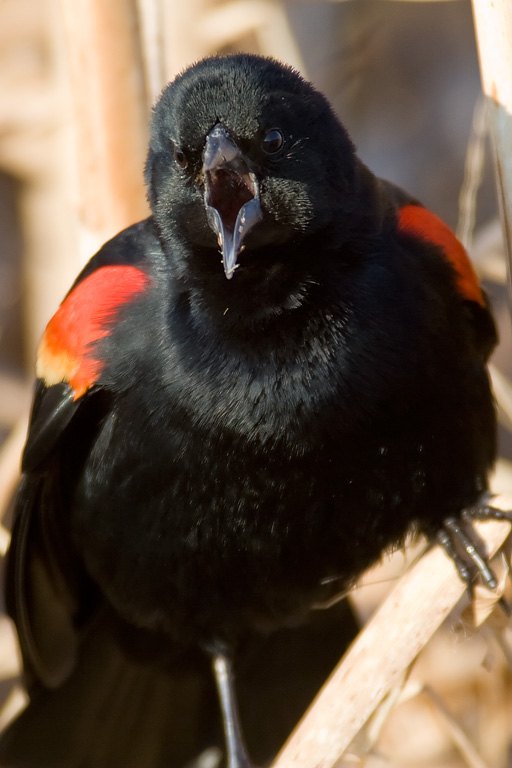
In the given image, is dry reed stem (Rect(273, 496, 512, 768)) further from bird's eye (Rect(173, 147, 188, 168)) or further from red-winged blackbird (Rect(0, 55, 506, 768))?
bird's eye (Rect(173, 147, 188, 168))

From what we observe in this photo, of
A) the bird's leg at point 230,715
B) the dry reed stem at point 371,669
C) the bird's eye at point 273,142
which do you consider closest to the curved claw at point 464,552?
the dry reed stem at point 371,669

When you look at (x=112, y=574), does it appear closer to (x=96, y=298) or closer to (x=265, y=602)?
(x=265, y=602)

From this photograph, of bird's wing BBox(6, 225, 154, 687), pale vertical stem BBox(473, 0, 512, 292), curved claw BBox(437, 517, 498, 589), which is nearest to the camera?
pale vertical stem BBox(473, 0, 512, 292)

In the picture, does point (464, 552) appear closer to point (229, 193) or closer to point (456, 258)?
point (456, 258)

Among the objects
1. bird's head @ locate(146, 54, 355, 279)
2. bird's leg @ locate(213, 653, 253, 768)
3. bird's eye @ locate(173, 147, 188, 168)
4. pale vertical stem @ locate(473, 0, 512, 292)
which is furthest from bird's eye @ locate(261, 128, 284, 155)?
bird's leg @ locate(213, 653, 253, 768)

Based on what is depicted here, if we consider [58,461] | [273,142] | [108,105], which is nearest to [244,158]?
[273,142]

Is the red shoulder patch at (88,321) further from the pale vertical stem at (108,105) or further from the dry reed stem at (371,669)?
the dry reed stem at (371,669)

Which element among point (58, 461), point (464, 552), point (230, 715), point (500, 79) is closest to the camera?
* * * * *
§ **Exercise aim**: Copy all of the data above verbatim, omitting the pictures.

§ **Output**:
In the given image, is dry reed stem (Rect(273, 496, 512, 768)) further from bird's eye (Rect(173, 147, 188, 168)) or further from red-winged blackbird (Rect(0, 55, 506, 768))?
bird's eye (Rect(173, 147, 188, 168))

From what we observe in this photo, of
A) the bird's leg at point 230,715
B) the dry reed stem at point 371,669
C) the bird's eye at point 273,142
which do you consider closest to the curved claw at point 464,552?
the dry reed stem at point 371,669

When you look at (x=112, y=574), does it appear closer to (x=96, y=298) or closer to (x=265, y=602)?
(x=265, y=602)

From this photograph, of bird's wing BBox(6, 225, 154, 687), pale vertical stem BBox(473, 0, 512, 292), curved claw BBox(437, 517, 498, 589), which is nearest to the camera?
pale vertical stem BBox(473, 0, 512, 292)

In the picture, does point (464, 552) appear closer to point (229, 193) or closer to point (456, 258)?
point (456, 258)

Among the objects
1. bird's head @ locate(146, 54, 355, 279)
2. bird's leg @ locate(213, 653, 253, 768)
3. bird's eye @ locate(173, 147, 188, 168)
4. pale vertical stem @ locate(473, 0, 512, 292)
which is furthest from bird's eye @ locate(261, 128, 284, 155)?
bird's leg @ locate(213, 653, 253, 768)

Based on what is depicted here, if we consider [58,461] | [273,142] | [108,105], which is nearest to [244,158]?
[273,142]

Is the red shoulder patch at (88,321) further from the pale vertical stem at (108,105) or further from the dry reed stem at (371,669)?
the dry reed stem at (371,669)

Which element among point (58, 461), point (464, 552), point (230, 715), point (500, 79) is closest to the camera?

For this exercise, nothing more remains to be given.